**RECORDED INFORMATION**
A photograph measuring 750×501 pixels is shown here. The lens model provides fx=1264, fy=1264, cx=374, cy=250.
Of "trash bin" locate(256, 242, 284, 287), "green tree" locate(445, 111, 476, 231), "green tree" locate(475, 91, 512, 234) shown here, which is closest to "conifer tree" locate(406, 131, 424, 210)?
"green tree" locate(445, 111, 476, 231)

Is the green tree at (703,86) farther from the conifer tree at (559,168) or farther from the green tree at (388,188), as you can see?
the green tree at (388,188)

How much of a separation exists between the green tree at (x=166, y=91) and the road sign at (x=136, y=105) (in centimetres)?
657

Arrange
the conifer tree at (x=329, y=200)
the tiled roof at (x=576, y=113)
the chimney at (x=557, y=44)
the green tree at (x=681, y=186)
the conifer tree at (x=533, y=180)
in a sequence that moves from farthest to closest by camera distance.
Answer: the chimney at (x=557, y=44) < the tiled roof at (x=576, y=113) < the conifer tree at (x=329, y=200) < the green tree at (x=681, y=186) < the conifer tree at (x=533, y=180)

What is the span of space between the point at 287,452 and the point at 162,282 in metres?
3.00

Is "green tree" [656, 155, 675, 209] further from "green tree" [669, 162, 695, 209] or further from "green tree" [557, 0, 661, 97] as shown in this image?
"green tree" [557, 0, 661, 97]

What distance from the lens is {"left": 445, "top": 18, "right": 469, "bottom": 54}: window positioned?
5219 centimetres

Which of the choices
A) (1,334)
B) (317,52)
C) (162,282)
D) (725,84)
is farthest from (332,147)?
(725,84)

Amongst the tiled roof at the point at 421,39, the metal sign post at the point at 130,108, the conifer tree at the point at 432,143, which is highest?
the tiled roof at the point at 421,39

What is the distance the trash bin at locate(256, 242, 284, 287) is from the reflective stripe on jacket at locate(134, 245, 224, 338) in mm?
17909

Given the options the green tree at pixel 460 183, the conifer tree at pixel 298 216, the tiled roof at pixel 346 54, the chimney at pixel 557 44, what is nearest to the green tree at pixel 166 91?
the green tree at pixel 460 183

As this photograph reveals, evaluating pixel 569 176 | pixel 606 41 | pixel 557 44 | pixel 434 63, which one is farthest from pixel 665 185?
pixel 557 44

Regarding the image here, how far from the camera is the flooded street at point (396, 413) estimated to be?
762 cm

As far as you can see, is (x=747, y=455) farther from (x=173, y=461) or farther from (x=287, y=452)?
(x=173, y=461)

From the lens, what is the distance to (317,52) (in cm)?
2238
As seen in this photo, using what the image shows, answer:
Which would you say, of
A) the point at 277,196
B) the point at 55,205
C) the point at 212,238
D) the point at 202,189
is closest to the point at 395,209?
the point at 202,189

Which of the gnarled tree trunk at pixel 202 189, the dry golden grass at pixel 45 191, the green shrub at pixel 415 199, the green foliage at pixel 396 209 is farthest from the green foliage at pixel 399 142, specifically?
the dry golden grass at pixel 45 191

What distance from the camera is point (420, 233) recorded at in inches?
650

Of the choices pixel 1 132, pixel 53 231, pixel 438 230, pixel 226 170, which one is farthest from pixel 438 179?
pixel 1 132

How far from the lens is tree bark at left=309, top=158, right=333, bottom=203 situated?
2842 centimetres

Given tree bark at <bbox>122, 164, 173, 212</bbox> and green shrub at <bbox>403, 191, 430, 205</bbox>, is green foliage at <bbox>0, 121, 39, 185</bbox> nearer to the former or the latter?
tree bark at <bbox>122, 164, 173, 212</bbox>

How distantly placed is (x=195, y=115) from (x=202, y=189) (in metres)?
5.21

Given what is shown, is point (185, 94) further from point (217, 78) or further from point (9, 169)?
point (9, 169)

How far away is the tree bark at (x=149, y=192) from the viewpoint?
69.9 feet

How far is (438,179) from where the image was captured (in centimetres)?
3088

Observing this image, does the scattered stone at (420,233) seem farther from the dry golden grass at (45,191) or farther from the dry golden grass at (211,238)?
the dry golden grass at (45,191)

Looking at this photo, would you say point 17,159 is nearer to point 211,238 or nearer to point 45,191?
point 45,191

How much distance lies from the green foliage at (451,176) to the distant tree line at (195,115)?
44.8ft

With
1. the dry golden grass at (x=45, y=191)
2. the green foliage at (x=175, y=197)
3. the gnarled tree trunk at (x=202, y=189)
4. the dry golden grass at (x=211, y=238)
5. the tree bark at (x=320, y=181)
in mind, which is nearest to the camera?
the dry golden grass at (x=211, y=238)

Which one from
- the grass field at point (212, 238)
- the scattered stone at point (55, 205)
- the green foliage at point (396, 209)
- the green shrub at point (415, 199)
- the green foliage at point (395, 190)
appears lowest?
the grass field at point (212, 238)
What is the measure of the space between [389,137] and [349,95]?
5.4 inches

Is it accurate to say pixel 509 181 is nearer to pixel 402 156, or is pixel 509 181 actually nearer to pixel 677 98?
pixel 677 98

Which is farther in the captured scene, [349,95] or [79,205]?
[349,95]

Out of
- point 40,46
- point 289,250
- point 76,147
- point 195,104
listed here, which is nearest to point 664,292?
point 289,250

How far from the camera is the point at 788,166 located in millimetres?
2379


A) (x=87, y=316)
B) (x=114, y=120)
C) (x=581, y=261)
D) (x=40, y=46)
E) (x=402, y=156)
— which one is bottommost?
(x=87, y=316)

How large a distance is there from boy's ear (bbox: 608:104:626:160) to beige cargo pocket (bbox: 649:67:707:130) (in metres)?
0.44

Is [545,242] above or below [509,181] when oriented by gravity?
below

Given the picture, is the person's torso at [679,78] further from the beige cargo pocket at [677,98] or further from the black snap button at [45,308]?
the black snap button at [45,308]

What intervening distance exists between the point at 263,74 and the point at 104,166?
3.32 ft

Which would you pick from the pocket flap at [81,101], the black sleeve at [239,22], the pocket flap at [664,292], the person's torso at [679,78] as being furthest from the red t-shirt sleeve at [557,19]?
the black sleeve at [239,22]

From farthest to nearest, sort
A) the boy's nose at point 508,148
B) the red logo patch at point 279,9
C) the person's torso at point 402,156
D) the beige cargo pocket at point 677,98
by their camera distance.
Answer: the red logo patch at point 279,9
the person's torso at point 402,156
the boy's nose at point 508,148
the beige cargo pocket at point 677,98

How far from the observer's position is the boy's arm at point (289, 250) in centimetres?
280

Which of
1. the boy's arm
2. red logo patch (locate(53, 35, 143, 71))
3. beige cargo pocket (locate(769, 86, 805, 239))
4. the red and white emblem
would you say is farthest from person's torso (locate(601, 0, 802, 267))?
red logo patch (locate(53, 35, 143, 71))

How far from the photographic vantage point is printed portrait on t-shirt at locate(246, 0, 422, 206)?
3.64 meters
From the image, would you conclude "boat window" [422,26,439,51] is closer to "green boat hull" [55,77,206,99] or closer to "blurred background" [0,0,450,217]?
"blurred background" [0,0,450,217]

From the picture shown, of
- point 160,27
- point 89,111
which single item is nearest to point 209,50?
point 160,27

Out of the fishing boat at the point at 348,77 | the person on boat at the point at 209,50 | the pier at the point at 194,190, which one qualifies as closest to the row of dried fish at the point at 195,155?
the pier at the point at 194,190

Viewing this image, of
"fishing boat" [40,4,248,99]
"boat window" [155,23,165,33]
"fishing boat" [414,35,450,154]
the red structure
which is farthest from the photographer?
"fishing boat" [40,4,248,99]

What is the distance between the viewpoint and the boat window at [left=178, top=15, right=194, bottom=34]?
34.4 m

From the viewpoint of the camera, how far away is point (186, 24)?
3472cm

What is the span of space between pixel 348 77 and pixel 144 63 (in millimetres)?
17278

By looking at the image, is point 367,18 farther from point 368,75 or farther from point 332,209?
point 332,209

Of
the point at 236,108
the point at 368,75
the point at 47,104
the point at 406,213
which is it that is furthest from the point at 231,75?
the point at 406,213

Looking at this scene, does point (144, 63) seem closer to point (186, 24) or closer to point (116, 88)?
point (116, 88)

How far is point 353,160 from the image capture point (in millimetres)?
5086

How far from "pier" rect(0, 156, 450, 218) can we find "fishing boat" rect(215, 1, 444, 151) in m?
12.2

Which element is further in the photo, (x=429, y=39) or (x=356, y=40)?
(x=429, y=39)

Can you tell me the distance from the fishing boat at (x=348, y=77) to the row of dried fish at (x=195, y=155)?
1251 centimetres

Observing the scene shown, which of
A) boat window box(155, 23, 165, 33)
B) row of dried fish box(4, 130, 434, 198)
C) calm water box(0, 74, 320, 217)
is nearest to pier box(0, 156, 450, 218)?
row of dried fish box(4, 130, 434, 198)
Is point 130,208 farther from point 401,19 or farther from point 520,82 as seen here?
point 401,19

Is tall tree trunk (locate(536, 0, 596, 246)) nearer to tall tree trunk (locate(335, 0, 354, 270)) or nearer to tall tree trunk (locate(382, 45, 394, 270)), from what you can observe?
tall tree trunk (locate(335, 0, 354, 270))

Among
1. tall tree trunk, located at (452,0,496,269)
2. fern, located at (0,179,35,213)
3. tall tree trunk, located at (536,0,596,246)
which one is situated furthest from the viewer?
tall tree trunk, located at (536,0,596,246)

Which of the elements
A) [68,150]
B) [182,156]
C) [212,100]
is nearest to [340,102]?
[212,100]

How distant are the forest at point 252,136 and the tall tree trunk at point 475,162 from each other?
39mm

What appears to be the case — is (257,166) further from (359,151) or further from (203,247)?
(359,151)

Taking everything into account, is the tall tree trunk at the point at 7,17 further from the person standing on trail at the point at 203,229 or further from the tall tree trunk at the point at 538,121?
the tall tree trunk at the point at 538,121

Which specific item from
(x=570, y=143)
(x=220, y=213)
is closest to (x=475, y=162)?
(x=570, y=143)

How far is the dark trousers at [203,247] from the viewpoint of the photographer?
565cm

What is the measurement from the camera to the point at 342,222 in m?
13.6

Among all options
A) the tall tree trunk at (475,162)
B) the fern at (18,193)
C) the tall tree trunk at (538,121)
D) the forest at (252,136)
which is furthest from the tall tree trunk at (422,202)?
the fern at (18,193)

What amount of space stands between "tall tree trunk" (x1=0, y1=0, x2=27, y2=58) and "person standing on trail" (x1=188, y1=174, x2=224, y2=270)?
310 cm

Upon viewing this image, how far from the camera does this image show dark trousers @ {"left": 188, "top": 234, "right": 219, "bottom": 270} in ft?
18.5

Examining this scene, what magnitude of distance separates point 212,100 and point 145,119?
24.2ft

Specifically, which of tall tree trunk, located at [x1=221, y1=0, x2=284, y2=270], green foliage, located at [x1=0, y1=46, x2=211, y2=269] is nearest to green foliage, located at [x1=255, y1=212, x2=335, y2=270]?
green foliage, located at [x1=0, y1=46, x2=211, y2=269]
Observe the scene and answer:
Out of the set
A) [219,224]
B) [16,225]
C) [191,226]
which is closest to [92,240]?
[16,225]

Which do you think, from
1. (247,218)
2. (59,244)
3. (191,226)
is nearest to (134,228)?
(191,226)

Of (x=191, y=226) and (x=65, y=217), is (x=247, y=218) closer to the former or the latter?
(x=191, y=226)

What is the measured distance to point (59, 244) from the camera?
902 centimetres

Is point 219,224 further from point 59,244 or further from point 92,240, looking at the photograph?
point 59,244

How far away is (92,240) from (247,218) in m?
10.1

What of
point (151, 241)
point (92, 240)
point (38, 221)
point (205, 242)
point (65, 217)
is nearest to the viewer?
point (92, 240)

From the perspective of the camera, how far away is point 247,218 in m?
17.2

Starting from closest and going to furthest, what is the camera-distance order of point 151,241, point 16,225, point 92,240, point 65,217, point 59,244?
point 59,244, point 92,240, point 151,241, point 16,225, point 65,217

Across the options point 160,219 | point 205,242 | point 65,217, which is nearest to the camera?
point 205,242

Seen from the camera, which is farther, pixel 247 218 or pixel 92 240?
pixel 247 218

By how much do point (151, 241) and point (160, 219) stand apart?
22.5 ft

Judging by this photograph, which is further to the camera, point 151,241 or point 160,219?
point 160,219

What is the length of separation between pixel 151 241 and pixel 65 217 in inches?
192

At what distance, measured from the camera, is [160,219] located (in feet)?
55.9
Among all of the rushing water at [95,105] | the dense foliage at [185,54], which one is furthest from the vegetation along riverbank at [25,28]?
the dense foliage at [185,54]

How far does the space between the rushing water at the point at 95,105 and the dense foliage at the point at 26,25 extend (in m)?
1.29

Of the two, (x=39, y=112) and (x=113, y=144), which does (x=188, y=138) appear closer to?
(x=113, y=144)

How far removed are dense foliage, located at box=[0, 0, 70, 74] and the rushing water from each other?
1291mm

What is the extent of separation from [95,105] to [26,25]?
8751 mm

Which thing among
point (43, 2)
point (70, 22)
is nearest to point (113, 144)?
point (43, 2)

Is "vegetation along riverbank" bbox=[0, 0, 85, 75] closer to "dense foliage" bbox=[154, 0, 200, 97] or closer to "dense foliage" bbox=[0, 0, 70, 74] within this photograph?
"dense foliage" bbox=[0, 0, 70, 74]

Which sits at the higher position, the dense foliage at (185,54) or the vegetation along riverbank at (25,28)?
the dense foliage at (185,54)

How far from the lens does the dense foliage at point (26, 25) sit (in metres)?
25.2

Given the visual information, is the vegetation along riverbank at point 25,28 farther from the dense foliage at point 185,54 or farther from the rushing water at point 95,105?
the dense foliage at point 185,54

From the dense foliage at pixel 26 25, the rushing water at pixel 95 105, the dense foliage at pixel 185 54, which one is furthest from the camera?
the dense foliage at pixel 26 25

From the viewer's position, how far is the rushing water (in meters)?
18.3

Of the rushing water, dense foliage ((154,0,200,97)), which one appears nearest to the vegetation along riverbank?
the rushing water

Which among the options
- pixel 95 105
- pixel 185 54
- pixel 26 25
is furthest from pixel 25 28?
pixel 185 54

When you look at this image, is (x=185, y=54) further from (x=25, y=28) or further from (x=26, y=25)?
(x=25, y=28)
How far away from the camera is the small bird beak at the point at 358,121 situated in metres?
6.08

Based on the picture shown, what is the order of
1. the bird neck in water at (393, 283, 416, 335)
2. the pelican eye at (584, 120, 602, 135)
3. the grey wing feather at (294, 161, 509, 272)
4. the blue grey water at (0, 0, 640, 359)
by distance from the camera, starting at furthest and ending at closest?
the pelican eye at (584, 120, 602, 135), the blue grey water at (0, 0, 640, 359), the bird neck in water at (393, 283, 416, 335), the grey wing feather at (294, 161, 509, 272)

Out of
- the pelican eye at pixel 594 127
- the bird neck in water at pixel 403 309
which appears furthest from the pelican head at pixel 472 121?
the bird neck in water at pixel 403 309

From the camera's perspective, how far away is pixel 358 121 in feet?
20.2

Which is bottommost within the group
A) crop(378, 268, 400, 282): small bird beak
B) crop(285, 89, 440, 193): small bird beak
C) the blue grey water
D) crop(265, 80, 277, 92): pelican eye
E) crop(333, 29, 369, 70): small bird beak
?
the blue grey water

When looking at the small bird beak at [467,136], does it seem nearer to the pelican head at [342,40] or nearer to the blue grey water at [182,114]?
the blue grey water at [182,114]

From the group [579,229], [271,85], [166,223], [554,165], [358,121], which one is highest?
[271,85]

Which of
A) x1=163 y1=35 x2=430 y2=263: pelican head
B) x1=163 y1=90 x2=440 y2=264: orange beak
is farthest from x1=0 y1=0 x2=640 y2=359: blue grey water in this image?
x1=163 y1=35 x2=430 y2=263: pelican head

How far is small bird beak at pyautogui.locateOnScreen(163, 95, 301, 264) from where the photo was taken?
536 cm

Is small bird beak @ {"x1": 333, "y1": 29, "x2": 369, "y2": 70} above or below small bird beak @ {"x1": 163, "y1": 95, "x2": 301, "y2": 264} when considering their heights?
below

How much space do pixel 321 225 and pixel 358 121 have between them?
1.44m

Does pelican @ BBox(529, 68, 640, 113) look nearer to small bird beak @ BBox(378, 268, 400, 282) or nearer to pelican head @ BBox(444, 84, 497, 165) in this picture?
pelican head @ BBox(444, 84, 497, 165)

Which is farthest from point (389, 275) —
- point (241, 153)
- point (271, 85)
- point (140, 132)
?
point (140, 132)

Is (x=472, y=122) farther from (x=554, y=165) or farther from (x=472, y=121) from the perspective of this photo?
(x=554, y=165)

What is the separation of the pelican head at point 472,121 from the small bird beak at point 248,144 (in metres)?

**DESCRIPTION OF THE TASK**
Copy the records from the line containing "What intervening distance" down through the line containing "3.64 meters", swapping "pocket flap" for "pocket cover" and leaving everything else the same.

**REPLY**
What intervening distance exists between the point at 263,74 and the point at 104,166?
3.32 ft

Which would you pick from the pocket cover at [81,101], the black sleeve at [239,22], the pocket cover at [664,292], the person's torso at [679,78] as being furthest from the red t-shirt sleeve at [557,19]?
the black sleeve at [239,22]

From farthest to nearest, sort
A) the boy's nose at point 508,148
B) the red logo patch at point 279,9
C) the person's torso at point 402,156
D) the beige cargo pocket at point 677,98
by their camera distance.
Answer: the red logo patch at point 279,9
the person's torso at point 402,156
the boy's nose at point 508,148
the beige cargo pocket at point 677,98

How far from the observer's position is the boy's arm at point (289, 250) in centimetres?
280

Which of
1. the boy's arm
2. red logo patch (locate(53, 35, 143, 71))
3. beige cargo pocket (locate(769, 86, 805, 239))
4. the red and white emblem
would you say is farthest from person's torso (locate(601, 0, 802, 267))?
red logo patch (locate(53, 35, 143, 71))

How far from the photographic vantage point is printed portrait on t-shirt at locate(246, 0, 422, 206)?
3.64 meters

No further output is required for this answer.